Gabungan Pengusaha Makanan dan Minuman Seluruh Indonesia (Gapmmi) memperkirakan pertumbuhan industri makanan dan minuman tahun ini berpotensi mencapai 10%. Proyeksi ini meningkat lebih tinggi dibandingkan pertumbuhan industri pada kuartal III/2017 yang sebesar 9,46%.
(Baca juga : Pengusaha Makanan Minuman Keluhkan Penjualan Terpukul Daya Beli Lemah)
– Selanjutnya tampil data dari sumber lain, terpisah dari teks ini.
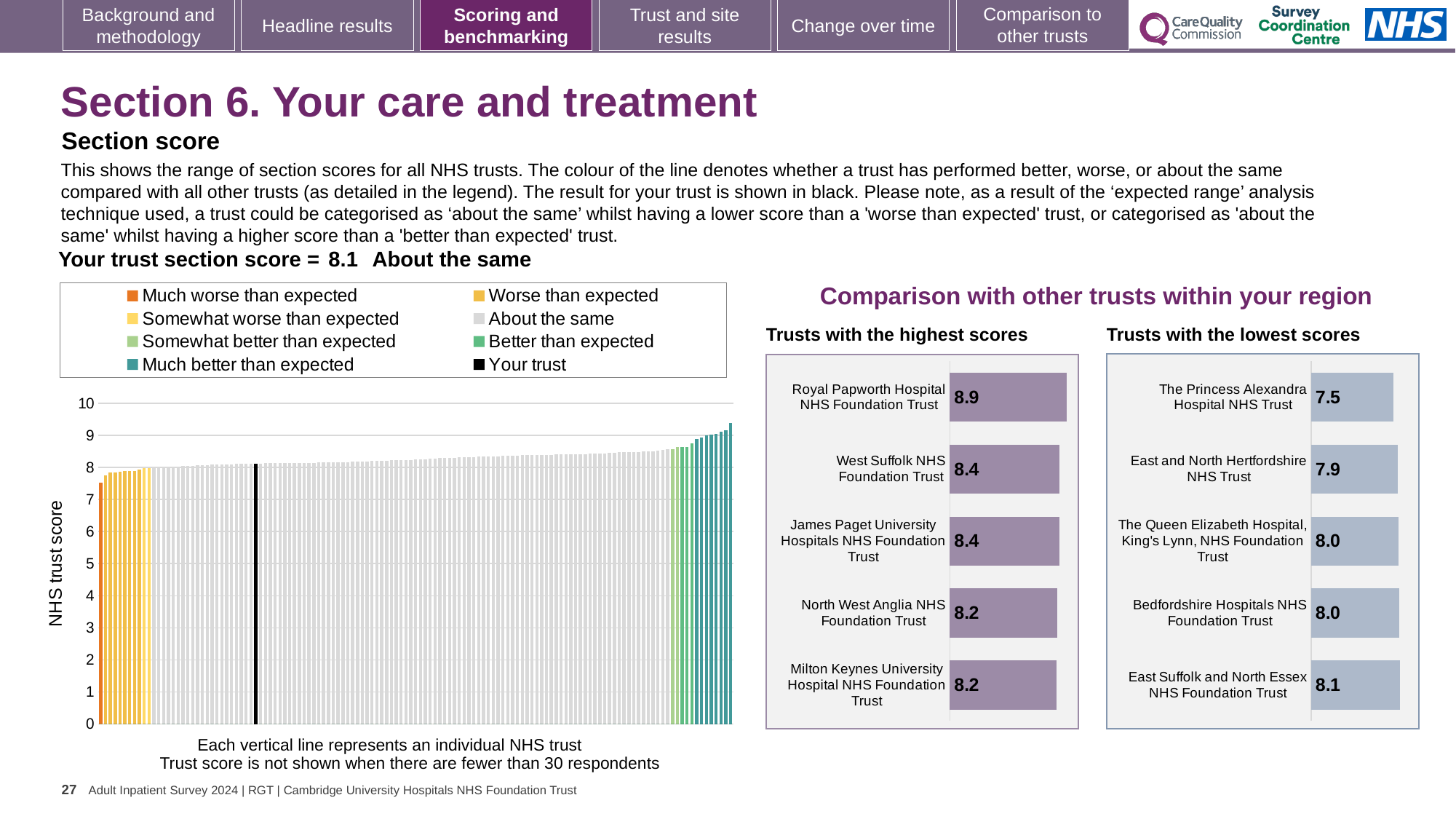
In the left-hand NHS trust score chart, is the value of the tallest bar greater or less than 9? greater In the 'Trusts with the highest scores' chart, what is the difference between the scores of Royal Papworth Hospital NHS Foundation Trust and North West Anglia NHS Foundation Trust? 0.7 In the 'Trusts with the lowest scores' chart, which trust has the lowest score? The Princess Alexandra Hospital NHS Trust How many entries does the legend of the left-hand NHS trust score chart list? 8 In the 'Trusts with the highest scores' chart, which trust has the highest score? Royal Papworth Hospital NHS Foundation Trust In the 'Trusts with the highest scores' chart, what is the score for Royal Papworth Hospital NHS Foundation Trust? 8.9 In the left-hand NHS trust score chart, do the values rise or fall from left to right along the x axis? Rise In the 'Trusts with the lowest scores' chart, which has the larger score: East and North Hertfordshire NHS Trust or Bedfordshire Hospitals NHS Foundation Trust? Bedfordshire Hospitals NHS Foundation Trust What kind of chart is the large chart on the left showing NHS trust scores? Bar chart In the 'Trusts with the lowest scores' chart, what is the score for The Princess Alexandra Hospital NHS Trust? 7.5 In the 'Trusts with the lowest scores' chart, what is the difference between the scores of East Suffolk and North Essex NHS Foundation Trust and The Princess Alexandra Hospital NHS Trust? 0.6 How many trusts are shown in the 'Trusts with the highest scores' chart? 5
Ketua GAPPMI Adhi S Lukman mengatakan, optimisme tersebut muncul mengingat pada 2018 akan dilakukan Pilkada Serentak di 171 wilayah. Menurut Adhi, peredaran uang lazimnya meningkat ketika tahun politik.
"Diharapkan dapat pula mendongkrak konsumi makanan dan minuman," kata Adhi di Kementerian Perindustrian, Jakarta,
Selain itu, terbitnya kebijakan deregulasi yang memudahkan pasokan bahan baku menjadi faktor yang akan mendukung pertumbuhan industri. Menurut Adhi, aturan tersebut seperti Peraturan Menteri Pertanian Nomor 38 Tahun 2017 mengenai Rekomendasi Impor Produk Holtikultura dan Peraturan Menteri Perdagangan Nomor 91 Tahun 2017 tentang Ketentuan Impor Produk Kehutanan.
"Itu memberikan kemudahan bagi para pelaku industri makanan dan minuman memperoleh impor bahan baku produksi dan kemasan," kata Adhi.
Meski begitu, Adhi menilai masih ada beberapa kendala untuk industri makanan dan minuman bertumbuh tahun ini. Penyebabnya, masih ada beberapa regulasi yang berpotensi mengganggu pertumbuhan industri makanan dan minuman.
"Masih ada beberapa pekerjaan rumah, misalnya terkait kebijakan ketersediaan bahan baku seperti garam, gula, daging sapi, susu yang masih terus menjadi polemik," kata Adhi.